TEXTO DEL EJERCICIO:

_____

Querido Cardenal:
Le ahorro el título de Eminentísimo Señor, porque sospecho que no se iba a ajustar a su estilo. Contra lo que algunos piensan, los Cardenales de la Iglesia de Dios son hombres sencillos. Como aquel que declinaba con media sonrisa ese tratamiento.
-“No, no; sencillamente porque no es verdad: ¡E-mi-nen-ti-si-mo!, ¿no le suena a hueco?”
Es indudable, querido Cardenal, que la verdad fue precisamente la pasión de su vida. Recordará que usted mismo se vio en la necesidad de confesarlo públicamente cuando el célebre novelista Charles Kingsley, profesor de Cambrigde, le lanzó a la cara esta pella de barro en una revista de amplia difusión: “El amor a la verdad por razón de sí misma no ha sido nunca virtud del clero romano. El P. Newman nos informa de que ello no es necesario, ni, a la postre, deseable”.

_____

(Datos almacenados del conjunto)
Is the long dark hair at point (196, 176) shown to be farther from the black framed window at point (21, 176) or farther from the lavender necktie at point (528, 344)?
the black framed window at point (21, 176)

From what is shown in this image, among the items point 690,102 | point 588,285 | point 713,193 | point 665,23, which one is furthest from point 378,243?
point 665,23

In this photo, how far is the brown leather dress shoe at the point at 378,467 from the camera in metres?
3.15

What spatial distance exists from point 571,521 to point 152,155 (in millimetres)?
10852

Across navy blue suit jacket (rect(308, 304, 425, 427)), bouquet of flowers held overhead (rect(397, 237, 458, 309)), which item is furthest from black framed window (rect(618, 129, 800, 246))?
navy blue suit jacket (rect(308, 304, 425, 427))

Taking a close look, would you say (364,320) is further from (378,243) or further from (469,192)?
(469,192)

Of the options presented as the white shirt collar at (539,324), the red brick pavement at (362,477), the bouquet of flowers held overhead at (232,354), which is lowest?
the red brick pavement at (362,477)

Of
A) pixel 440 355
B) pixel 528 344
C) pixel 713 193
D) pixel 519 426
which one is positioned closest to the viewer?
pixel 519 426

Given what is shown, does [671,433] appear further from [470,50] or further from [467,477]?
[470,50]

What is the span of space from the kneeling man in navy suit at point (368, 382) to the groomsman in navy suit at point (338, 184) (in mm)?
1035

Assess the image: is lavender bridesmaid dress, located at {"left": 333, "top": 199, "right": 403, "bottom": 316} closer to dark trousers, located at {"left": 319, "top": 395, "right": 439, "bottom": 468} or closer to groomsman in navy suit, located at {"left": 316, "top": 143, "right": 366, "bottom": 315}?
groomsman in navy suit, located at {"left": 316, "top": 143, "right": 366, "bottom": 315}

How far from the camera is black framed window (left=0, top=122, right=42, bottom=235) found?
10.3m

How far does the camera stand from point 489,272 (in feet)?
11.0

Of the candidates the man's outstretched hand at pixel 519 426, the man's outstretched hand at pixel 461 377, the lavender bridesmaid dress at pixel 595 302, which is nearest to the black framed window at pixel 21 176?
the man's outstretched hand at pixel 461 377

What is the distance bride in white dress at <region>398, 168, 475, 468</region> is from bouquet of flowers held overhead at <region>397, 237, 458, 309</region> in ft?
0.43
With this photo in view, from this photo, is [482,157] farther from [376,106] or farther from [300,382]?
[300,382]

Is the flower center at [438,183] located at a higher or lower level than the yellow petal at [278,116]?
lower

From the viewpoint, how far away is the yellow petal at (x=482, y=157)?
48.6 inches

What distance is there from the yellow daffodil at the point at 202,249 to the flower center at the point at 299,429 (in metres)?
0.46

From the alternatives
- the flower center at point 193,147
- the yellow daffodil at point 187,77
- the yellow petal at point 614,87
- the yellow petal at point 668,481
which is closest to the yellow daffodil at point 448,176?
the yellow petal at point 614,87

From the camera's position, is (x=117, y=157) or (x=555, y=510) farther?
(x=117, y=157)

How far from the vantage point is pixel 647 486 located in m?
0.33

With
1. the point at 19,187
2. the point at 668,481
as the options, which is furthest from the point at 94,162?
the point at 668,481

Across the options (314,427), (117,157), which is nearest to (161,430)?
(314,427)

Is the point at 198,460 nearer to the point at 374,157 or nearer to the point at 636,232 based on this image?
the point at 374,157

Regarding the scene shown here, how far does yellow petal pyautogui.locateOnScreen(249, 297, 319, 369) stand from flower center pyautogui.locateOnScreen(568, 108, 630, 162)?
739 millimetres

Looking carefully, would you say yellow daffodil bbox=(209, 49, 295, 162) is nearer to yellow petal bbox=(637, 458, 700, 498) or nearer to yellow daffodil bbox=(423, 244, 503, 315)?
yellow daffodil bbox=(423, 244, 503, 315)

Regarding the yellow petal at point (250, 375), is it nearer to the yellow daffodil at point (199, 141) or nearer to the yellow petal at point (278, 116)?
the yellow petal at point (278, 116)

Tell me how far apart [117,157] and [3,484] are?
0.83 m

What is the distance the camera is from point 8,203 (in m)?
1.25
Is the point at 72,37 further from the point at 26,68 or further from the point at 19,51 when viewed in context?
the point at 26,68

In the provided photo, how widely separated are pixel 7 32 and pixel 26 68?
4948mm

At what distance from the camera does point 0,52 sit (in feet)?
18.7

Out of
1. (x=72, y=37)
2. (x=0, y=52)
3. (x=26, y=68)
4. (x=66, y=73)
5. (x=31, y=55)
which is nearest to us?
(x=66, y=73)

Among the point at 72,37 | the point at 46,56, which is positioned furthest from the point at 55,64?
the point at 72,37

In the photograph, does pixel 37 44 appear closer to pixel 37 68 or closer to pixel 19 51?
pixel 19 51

_____

TAREA 1:
Responda según la carta al cardenal:
(a) ¿Qué título le ahorra el autor al cardenal?
(b) ¿Cuál fue la pasión de la vida del cardenal?
(c) ¿Dónde lanzó Charles Kingsley su acusación?
TAREA 2: Escriba cómo sigue la carta al cardenal a partir de la cita de Kingsley.

RESPUESTA 1:
(a) El de Eminentísimo Señor.
(b) La verdad.
(c) En una revista de amplia difusión.

RESPUESTA 2:
Gracias a semejante libelo podemos leer hoy su aguda, elegante y magnánima “Apologia pro vita sua” y la mezquina contrarréplica de que fue objeto: “En adelante –insistirá el acusador-, sentiré toda la duda y temor que pueda sentir un hombre sincero respecto a cualquier palabra que escriba el doctor Newman”. O sea, que estaba usted juzgado y condenado de antemano .
Impresiona su reacción a esta invectiva: “Aborrezco y detesto la mentira, el retruécano, la doble lengua, la picardía, la astucia, la melosidad, la hipocresía, el pretexto, tanto como los aborrezca un protestante, y pido a Dios no me deje caer en sus lazos y trampas”. Y poco después: “Quiero que se me conozca como un hombre de carne y hueso, y no como el maniquí que se viste de mis ropas”.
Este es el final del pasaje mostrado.